Her Okula Bir Mescid
Uğur Dündar'ın kulakları çınlasın...
MEB 'in yeni Ortaöğretim Yönetmeliği'nin 99 maddesine, "Talep olması halinde ibadet ihtiyaçlarını karşılayacak uygun mekan ayrılabilir" ifadesi eklendi. Bir zamanlar laikçi basının ülkedeki askeri vesayetten de istifade ederek o okul senin bu okul benim namaz kılan öğrenci ve eğitimci teftişine çıkmayı marifet bildiği bir ülkede Müslüman halkın dinî inançları lehine yapılan bu düzenleme umut verici bir adımdır.
Ancak MEB’in bu adımı birilerini fena halde rahatsız etmişe benziyor. Birileri yine dün yaptıkları gibi yüksek dozajda olmasa da namazlı niyazlı öğrenci hazımsızlıklarını garip kıyaslar, göz yaşartıcı bir özgürlük ve eşitlik havasında ve dolaylı ifadelerle açığa burmaya başladılar.
Dünün okullarda namaz kılan öğrenci ve eğitimci teftişçiliğini gazetecilik zannedip işi gücü jurnalcilik olan kimi basın çevreleri, bugün doğal olarak inanç özgürlüğünün eğitim alanına yansımasına olumlu bir anlam atfetmek yerine meselinin başka boyutlarına dikkat çekerek hazımsızlıklarını ortaya koymaktadırlar. Okullarda mescit projesine karşı hazımsızlık bu sefer de “Alevi öğrenciler” üzerinden ortaya konulmaktadır.
Mesela Radikal ve Vatan’da konuyla ilgili haber aktarılırken satır aralarında laiklik teftişçiliğini çağrıştıran imalarda bulunuldu.
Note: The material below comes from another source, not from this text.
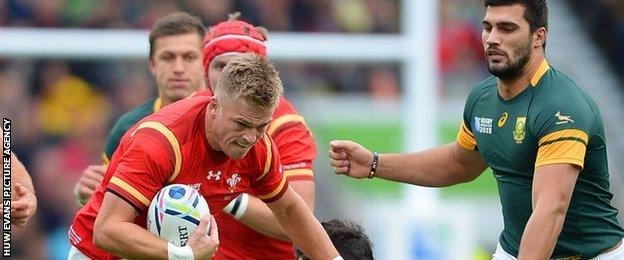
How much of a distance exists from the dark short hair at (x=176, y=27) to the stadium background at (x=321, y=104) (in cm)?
356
Mevcut konjonktürde dine ve bunun bir tezahürü olarak okulda mescit projesine açıkça tavır alamayan kesimler, bu kez de projeyi kendince tutarlılık testine tabi tutma yoluyla örtük İslam karşıtlıklarını alenileştiriyorlar.
Okulda mescit projesine karşı örtük rahatsızlıklarını Alevi öğrenci faktörü üzerinden dile getiren Radikal, bu maddeyle Alevi öğrencilerin yoğun olduğu yerlerde talep gelmesi halinde okul içinde ibadet yeri açılıp açılamayacağı sorusunu gündeme getiriyor. Hâlbuki uzmanların bu ifadeyle okullarda tüm dinlere yönelik ibadethane açılabileceğini savunduğunu da yine bu gazete belirtiyor. MEB yetkilileri okullarda talep olması halinde mescit açıldığını, ancak diğer dinlere yönelik bir talep gelmediğini söylüyor. Aynı bakanlık yetkilileri, "Talep gelirse değerlendirilir." Demekle de niyetlerini açığa vurmaktadırlar.
Yine konuyla ilgili kendilerine mikrofon uzatılan bir kısım laikçi de Alevi öğrenci faktörüne dikkat çekerek düzenlemeyi basitleştirme ve namaz hazımsızlıklarını ortaya koyma yoluna gittiler. Örneğin Vatan'ın mikrofon uzattığı Alaaddin Dinçer düzenlemeyle ilgili, "Herkes biliyor ki bu düzenleme her okula mescit anlamına gelir. Diğer dinlere ilişkin bir adım atılacağını sanmıyorum. Alevi vatandaşlar talep ettiğinde bir adım atılmayacaktır. Burada kriter ne olacak? Kaç öğrenci talep ederse, nerede açılacak, hiçbir bilgi yok yönetmelikte. Tamamen ucu açık bir düzenleme" değerlendirmesinde bulunuyor.
İMAM HATİP ÖĞRETMENİNE MAHALLE GÖREVİ
MEB’in yeni Ortaöğretim Yönetmeliği İmam-Hatip öğretmencileri için de Diyanet vesayetinden bağımsız olarak okul dışında tebliğ faaliyetlerine imkan tanıması itibariyle de olumluluk barındırıyor. Hatta buna teşvik ediyor. Yönetmeliğin 86. maddesindeki düzenleme ile İHL öğretmenlerine mahalleyi gezerek halkla ilişki kurma görevi veriliyor.
Yönetmelikte, " Anadolu imam-hatip ve imam-hatip lisesi meslek dersleri öğretmenleri gerek ders saatleri içerisinde, gerekse ders saatleri dışında olmak üzere öğrencilerin mesleki becerilerinin geliştirilmesi için çevreyle ilişki kurmalarına rehberlik ederek mesleki uygulamalarının verimli olması yönünde çalışmalar yapar, dinî konularda halkın bilgilendirilmesine yönelik faaliyetlere katılır" deniliyor.
Eski yönetmelikteki imam hatip öğretmenlerinin müftülük kontrolünde müftülerle beraber iş birliği yapacağı ifade edilirken, yeni düzenlemede bu hüküm yer almadı. Böylece İHL öğretmenleri kendileri mahallede dini bilgilendirme çalışması yapabilecek.